戸惑う顔をしてる俺に、ヨシノさんが近寄ってきた。
「帰るの?」
俺は、深くお辞儀をした。
タダで飯をいただいて、長居させてもらって。
ほんとに居心地が良かった。
「はい。ごちそうさまでした。ありがとうございました」
「……まあ。近くで見たら背が高いのね~。」
ふふ……ヨシノさんは、ちっちゃいんだなぁ。
そんなことを思ってたら、不意にヨシノさんが手をのばし、あっという間に俺の頬にキスをした……。
「…………!!?」
不意をつかれ。
ビックリして後ずさる。
ヨシノさんは猫みたいな目を、いたずらっぽく輝かせて、ニッコリ笑って言った。
「またいらっしゃいね」
「ちょっと……ヨシノちゃん!!ここは日本だから!!!」
大野さんが慌てて俺を引き寄せて抱き締めたもんだから、俺は、更にパニック。
大野さんの腕のなかで、頭が爆発しそうになる。
ところが、俺が真っ赤になってるのは、ヨシノさんのせいだと思った大野さんは、
「ほらぁ……櫻井を、からかっちゃダメじゃん!」
そう言って、ますます力強く自分の方に、俺を引き寄せた。
あの……あのう!
硬直する俺。
だが、俺の動揺など知る由もない大野さんは、俺を抱きしめる手を緩めない。
ヨシノさんは、子供のようにぷうっと頬をふくらまして抗議した。
「なによう。
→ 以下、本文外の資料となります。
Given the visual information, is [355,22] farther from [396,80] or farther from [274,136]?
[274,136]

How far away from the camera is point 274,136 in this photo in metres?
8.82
お別れの挨拶じゃない」
「んなわけないでしょ!」
「ハワイでは挨拶だもん。ねー櫻井くん」
ヨシノさんの手が、もう一度のびかけたから、大野さんは俺を抱き締めたまま、くるりと後ろを向いた。
「もう!触っちゃだめ。ヨシノちゃんはお触り禁止!」
あの……あの……!!
俺は口をパクパクするしかなくて。
でも。
大野さんとヨシノさんのやりとりをききながら、俺は、沸騰しそうな頭のなか、ただただ感じてた。
大野さんの腕の中の温かさと。
……ふわりと香る、甘くていい匂いと。